→ **TASKS TO COMPLETE**
(a) Reproduce a portion of the people-counting passage word for word. Begin at the words "[0091] If, at" and stop after the words "between 0 and 1.".
(b) Answer these questions using the people-counting passage.
(i) What range of values can the confidence score F1 take?
(ii) At which step are the average confidence scores used to determine the number of people present in the target volume?
(iii) What kind of histogram is used for motion detection in the illustrative embodiment?
(c) List every confidence score that the people-counting passage says is generated before averaging, and give the confidence level that each corresponds to.

── SOURCE EXTRACT

The input to the scoring algorithm includes the list of validated
people candidates and their locations in the filtered disparity
map. In particular, the input can be a data structure (e.g., array
or linked list data structure) in which the size of the data
structure corresponds to the number of validated people
candidates.
[0091] If, at 900, the number of validated people candidates is
equal to one or more persons, a confidence score F1 can be
generated at 910. The confidence score F1 corresponds to a
confidence level that the target volume contains only one person.
The confidence score F1 can be a value between 0 and 1.
[0092] If, at 920, the number of validated people candidates is
equal to two or more persons, a confidence score F2 can be
generated at 930. The confidence score F2 corresponds to a
confidence level that the target volume contains two or more
persons. The confidence score F2 can be a value between 0 and
1.
[0093] At 940, a confidence score F0 can be generated regardless of
the number of validated people candidates. The confidence score F0
corresponds to a confidence level that the target volume contains
at least one person. The confidence score F0 can be a value between
0 and 1.
[0094] At 950, 960, and 970 respectively, the confidence scores F0,
F1, and F2 are each averaged with confidence scores from previous
frames, resulting in average confidence scores F0.sub.AVG,
F1.sub.AVG and F2.sub.AVG. In a preferred embodiment, the
confidence scores F0, F1, F2 are weighted according to weights
assigned to each frame. The weights are intended to filter out
confidence scores generated from frames giving spurious
results.
[0095] At 980, the average confidence scores F0.sub.AVG, F1.sub.AVG
and F2.sub.AVG are used to determine the number of people present
(or absent) in the target volume.
[0096] Referring back to FIG. 6, the primary sensor 230 and the
secondary sensor 240 according to the exemplary embodiment
considers the confidence scores from step 980, to make a
determination about the number of people candidates in the
respective primary zone 210 and secondary zone 220, and a
confidence level of that determination, as shown at decision step
652. If the confidence that such a determination can be made, when
interfaced to the controller 310 using discrete I/O, a signal can
be asserted to the controller 310 to indicate if no people are
present, one person is present, or greater than one person is
present at step 672. If the confidence level is not sufficient to
make such a determination, a signal is asserted to indicate that
the sensor is "not ready",at step 662.
[0097] At step 652, motion analysis between frames is used for the
purpose of asserting a "not ready" signal, i.e., that the
respective sensor does not have an ambiguous result, and can
determine the number of people in the observed zone. In an
illustrative embodiment, motion detection is performed using an
orthographic projection histogram of 3D points on the floor. Each
point in the histogram is weighted such that the closer the point
is to the sensor, the less it contributes to the histogram value
following the square law. A point twice as far away contributes
four times as much resulting in a normalized count. The sum of
absolute differences is computed for the current frame and several
frames earlier, using a ring buffer. If the difference is
excessive, motion is sufficient to suggest that the observed scene
is not at a steady state to report a result. One skilled in the art
will appreciate that other methods of motion detection an/or
tracking objects between frames can be performed to determine a
steady state sufficient to report a result. A sequence of such
views and statistics for a duration (determined by the size of the
ring buffer) is used to determine if the system "ready/not ready"

────
── DATA PROVIDED

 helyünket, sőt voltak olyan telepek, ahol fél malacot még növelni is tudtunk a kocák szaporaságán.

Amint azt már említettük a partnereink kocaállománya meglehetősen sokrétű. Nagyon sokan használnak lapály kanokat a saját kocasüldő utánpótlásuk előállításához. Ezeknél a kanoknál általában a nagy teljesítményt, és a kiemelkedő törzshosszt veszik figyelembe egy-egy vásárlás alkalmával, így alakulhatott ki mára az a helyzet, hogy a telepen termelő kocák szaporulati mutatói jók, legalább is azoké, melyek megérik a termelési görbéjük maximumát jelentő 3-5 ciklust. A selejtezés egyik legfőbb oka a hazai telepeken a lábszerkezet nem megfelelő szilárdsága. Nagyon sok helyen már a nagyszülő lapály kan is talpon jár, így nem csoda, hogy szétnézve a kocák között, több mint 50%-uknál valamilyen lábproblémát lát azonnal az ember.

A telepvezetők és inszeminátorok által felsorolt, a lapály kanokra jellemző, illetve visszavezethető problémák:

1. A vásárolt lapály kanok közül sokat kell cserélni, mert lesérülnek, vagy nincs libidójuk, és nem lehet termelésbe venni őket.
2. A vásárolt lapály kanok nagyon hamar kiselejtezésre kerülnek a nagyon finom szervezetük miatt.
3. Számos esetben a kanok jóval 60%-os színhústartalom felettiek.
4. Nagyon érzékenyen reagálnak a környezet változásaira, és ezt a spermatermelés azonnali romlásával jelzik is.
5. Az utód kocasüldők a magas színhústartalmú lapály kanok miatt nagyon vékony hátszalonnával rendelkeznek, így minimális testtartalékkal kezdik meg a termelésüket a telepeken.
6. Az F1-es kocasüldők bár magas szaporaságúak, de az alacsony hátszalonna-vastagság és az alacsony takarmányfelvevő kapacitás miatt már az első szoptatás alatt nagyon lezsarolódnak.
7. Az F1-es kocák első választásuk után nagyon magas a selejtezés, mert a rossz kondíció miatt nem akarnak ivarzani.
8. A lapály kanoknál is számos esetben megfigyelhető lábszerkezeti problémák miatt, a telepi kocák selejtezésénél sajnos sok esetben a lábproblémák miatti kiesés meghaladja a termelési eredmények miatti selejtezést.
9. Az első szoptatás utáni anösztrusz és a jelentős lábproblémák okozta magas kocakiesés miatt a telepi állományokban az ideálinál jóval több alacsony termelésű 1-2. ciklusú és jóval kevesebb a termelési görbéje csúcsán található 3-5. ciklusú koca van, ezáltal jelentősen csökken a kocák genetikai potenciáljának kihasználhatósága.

────
── DATA PROVIDED

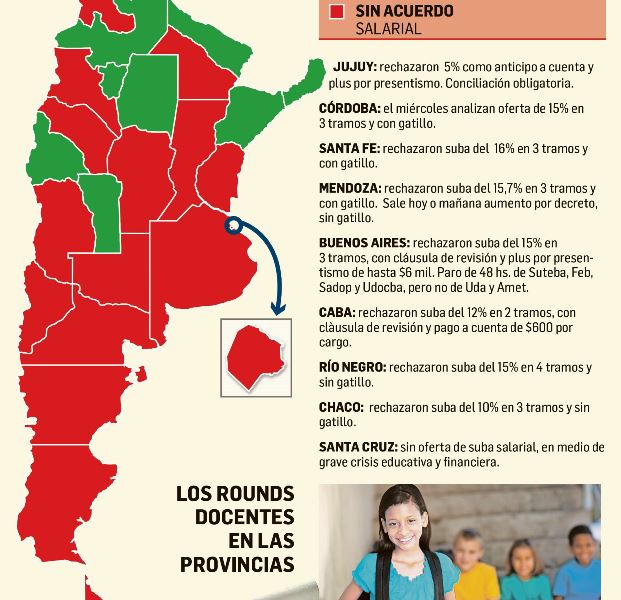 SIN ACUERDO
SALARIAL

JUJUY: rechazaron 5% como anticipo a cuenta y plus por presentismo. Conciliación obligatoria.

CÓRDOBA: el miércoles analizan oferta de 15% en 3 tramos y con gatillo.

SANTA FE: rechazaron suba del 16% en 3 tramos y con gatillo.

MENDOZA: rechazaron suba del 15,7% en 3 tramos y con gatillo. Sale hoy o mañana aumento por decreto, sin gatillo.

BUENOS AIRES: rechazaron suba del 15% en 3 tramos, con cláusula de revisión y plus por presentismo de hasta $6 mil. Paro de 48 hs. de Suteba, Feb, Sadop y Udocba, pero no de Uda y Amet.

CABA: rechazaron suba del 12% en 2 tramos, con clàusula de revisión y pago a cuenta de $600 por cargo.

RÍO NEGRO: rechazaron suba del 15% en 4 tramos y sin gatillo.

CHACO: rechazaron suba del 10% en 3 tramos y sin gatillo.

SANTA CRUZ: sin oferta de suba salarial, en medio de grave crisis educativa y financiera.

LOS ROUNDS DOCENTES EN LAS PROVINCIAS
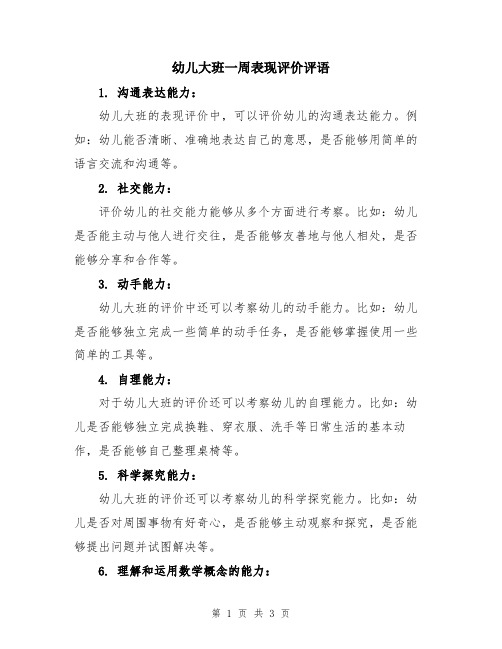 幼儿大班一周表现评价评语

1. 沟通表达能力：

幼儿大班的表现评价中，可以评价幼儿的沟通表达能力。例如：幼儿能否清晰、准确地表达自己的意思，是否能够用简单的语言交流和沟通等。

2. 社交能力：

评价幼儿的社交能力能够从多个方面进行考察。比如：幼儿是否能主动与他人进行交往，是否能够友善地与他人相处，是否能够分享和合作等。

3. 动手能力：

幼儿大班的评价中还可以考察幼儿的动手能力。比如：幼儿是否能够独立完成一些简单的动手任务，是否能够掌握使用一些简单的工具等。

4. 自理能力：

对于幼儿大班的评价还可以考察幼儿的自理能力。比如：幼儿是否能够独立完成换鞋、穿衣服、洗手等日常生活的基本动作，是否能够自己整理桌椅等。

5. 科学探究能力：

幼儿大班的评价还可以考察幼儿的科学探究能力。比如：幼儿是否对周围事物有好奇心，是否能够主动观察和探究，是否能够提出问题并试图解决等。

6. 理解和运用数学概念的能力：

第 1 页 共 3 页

────
── DATA PROVIDED

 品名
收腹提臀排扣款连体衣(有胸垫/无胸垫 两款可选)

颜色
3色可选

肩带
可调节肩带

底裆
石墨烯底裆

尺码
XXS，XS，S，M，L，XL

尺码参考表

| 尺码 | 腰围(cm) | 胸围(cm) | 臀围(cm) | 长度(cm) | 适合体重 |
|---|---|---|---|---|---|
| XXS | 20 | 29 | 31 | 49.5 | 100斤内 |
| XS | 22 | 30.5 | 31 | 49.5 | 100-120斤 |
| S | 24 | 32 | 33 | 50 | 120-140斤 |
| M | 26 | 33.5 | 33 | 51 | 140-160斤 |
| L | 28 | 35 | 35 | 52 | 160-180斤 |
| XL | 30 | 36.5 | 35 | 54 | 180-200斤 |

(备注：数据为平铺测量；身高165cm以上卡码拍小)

────

→ **RESPONSES TO THE EXERCISE**
(a)
[0091] If, at 900, the number of validated people candidates is
equal to one or more persons, a confidence score F1 can be
generated at 910. The confidence score F1 corresponds to a
confidence level that the target volume contains only one person.
The confidence score F1 can be a value between 0 and 1.

(b)
(i) A value between 0 and 1.
(ii) Step 980.
(iii) An orthographic projection histogram of 3D points on the floor.

(c)
F0: a confidence level that the target volume contains at least one person.
F1: a confidence level that the target volume contains only one person.
F2: a confidence level that the target volume contains two or more persons.